DIRECTIONS FOR THIS TASK: Starting from the line containing "Does (x=546, y=423)", write out every remaining line exactly, the last one included.
#### EXERCISE MATERIALS
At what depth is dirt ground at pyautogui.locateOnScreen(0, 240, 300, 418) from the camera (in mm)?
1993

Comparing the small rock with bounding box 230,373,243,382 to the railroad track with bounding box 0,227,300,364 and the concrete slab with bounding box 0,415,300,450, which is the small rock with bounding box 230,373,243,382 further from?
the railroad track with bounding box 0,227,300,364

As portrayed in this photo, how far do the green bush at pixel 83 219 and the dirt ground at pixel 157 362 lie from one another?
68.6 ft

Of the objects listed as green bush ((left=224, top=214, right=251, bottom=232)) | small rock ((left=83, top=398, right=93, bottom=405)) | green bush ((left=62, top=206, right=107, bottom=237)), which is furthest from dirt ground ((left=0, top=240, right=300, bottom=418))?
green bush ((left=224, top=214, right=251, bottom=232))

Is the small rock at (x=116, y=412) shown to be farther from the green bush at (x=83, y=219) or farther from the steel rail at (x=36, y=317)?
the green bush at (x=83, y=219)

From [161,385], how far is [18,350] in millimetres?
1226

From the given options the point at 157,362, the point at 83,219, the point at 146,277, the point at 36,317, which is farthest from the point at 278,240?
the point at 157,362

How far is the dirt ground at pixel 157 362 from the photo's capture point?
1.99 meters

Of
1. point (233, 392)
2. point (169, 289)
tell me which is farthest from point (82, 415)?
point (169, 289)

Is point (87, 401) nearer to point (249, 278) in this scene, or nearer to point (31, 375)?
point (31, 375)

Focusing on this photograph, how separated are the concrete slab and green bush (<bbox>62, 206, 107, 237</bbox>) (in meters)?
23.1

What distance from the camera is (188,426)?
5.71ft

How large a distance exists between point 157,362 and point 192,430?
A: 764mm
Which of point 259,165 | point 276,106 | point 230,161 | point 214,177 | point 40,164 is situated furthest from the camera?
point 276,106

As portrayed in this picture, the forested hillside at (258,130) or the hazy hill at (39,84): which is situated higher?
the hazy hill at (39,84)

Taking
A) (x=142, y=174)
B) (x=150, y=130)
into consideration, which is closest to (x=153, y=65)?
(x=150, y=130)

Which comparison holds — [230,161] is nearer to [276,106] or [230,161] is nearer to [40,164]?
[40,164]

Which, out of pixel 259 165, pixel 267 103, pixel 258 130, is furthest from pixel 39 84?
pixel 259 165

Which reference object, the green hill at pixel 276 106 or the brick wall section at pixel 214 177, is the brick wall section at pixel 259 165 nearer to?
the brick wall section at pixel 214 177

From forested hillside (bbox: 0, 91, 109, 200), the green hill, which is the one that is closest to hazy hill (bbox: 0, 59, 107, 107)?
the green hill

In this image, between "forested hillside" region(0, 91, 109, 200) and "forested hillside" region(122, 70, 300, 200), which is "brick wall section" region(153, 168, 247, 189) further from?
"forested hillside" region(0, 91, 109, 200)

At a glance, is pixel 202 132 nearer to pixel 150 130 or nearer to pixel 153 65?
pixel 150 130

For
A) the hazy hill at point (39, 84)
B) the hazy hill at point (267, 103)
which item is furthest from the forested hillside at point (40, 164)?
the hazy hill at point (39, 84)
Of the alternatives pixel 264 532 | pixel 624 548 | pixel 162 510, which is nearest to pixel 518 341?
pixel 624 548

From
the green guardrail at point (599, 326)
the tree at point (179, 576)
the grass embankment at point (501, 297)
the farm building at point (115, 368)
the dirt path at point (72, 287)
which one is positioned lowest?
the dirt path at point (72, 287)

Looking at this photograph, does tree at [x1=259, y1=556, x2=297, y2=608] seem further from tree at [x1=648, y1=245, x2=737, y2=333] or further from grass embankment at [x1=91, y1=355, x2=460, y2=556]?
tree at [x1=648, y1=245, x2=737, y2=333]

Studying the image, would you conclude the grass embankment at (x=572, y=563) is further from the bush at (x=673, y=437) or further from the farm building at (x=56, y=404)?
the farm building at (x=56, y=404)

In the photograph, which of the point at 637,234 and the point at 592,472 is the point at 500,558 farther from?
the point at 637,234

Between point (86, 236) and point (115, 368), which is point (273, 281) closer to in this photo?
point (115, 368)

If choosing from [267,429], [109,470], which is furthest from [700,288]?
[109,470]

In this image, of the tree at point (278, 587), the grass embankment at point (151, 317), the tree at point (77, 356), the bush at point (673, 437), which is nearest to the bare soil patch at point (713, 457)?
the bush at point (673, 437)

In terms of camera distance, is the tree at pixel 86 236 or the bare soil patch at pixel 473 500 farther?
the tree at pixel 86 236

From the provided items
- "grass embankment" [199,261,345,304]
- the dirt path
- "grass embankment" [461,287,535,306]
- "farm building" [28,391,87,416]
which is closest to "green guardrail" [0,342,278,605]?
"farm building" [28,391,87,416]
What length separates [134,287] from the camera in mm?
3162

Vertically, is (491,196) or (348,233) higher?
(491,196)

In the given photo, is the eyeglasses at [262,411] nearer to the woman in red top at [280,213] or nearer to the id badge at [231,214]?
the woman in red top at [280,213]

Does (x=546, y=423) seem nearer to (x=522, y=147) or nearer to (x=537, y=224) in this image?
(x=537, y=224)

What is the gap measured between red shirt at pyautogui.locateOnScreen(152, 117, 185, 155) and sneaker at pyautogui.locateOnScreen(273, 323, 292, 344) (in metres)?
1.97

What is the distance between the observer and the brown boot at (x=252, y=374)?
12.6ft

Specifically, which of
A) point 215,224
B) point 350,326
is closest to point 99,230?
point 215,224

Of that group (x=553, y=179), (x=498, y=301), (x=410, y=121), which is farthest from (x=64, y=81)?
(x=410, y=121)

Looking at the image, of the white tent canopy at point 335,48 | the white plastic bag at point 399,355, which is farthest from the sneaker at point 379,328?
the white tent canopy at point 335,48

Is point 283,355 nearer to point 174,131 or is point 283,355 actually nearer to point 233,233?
########
EXERCISE RESULT:
Does (x=546, y=423) seem nearer to (x=522, y=147) or nearer to (x=537, y=224) in this image?
(x=537, y=224)

What is the gap measured between red shirt at pyautogui.locateOnScreen(152, 117, 185, 155) and sneaker at pyautogui.locateOnScreen(273, 323, 292, 344) (in metres)?
1.97

What is the distance between the observer and the brown boot at (x=252, y=374)?
12.6ft

Specifically, which of
A) point 215,224
B) point 350,326
is closest to point 99,230?
point 215,224

Of that group (x=553, y=179), (x=498, y=301), (x=410, y=121), which is farthest from (x=64, y=81)?
(x=410, y=121)

Looking at the image, of the white tent canopy at point 335,48 | the white plastic bag at point 399,355, which is farthest from the sneaker at point 379,328?
the white tent canopy at point 335,48

Is point 283,355 nearer to point 174,131 or is point 283,355 actually nearer to point 233,233?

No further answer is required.